-- MATERIAL FOR THIS TASK --

________________

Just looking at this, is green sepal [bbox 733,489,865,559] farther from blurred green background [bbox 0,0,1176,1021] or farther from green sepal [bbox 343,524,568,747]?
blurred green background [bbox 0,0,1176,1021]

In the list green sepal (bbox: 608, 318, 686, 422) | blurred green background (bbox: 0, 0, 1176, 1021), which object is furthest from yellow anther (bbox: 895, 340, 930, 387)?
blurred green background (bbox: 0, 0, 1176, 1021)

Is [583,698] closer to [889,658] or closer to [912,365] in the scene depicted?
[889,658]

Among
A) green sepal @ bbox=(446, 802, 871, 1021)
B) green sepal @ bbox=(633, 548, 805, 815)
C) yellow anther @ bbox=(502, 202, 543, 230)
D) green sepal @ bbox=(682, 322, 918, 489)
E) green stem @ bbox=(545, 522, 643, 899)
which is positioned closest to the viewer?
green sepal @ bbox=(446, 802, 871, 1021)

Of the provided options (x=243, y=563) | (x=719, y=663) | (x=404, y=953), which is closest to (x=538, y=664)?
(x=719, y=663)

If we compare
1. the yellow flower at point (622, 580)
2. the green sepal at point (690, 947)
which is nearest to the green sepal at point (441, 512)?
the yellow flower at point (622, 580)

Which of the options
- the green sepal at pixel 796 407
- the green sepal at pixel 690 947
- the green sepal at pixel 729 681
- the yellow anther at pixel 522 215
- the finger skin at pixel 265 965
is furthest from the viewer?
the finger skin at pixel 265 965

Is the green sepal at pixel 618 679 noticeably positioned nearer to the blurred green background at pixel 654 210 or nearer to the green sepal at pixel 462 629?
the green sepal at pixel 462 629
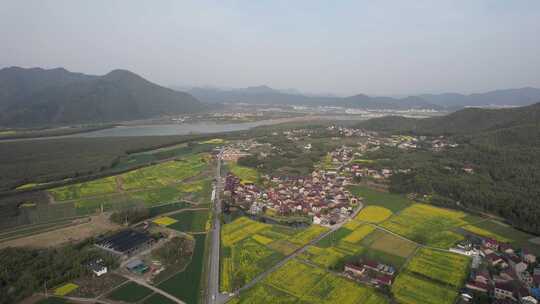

________________

-- TASK --
Turn the listing above into a numbered list, leaving out the blank lines and omitting the pictures.

-- EXERCISE SOLUTION --
1. Just looking at this, is green sepal [bbox 733,489,865,559] farther from blurred green background [bbox 0,0,1176,1021] or farther from green sepal [bbox 343,524,568,747]?
2. blurred green background [bbox 0,0,1176,1021]
3. In the list green sepal (bbox: 608, 318, 686, 422) | blurred green background (bbox: 0, 0, 1176, 1021), which object is furthest from yellow anther (bbox: 895, 340, 930, 387)?
4. blurred green background (bbox: 0, 0, 1176, 1021)
5. Is [583,698] closer to [889,658] or closer to [912,365] in the scene depicted?
6. [889,658]
7. Among
8. A) green sepal @ bbox=(446, 802, 871, 1021)
9. B) green sepal @ bbox=(633, 548, 805, 815)
10. C) yellow anther @ bbox=(502, 202, 543, 230)
11. D) green sepal @ bbox=(682, 322, 918, 489)
12. E) green stem @ bbox=(545, 522, 643, 899)
13. which is positioned closest to the viewer?
14. green sepal @ bbox=(446, 802, 871, 1021)
15. Of the provided options (x=243, y=563) | (x=719, y=663) | (x=404, y=953), which is closest to (x=538, y=664)?
16. (x=719, y=663)
17. If we compare
18. 1. the yellow flower at point (622, 580)
19. 2. the green sepal at point (690, 947)
20. which is nearest to the green sepal at point (441, 512)?
21. the yellow flower at point (622, 580)
22. Which of the options
23. - the green sepal at pixel 796 407
24. - the green sepal at pixel 690 947
25. - the green sepal at pixel 729 681
26. - the yellow anther at pixel 522 215
27. - the finger skin at pixel 265 965
28. is furthest from the viewer?
29. the finger skin at pixel 265 965
30. Is the green sepal at pixel 618 679 noticeably positioned nearer to the blurred green background at pixel 654 210 or nearer to the green sepal at pixel 462 629?
31. the green sepal at pixel 462 629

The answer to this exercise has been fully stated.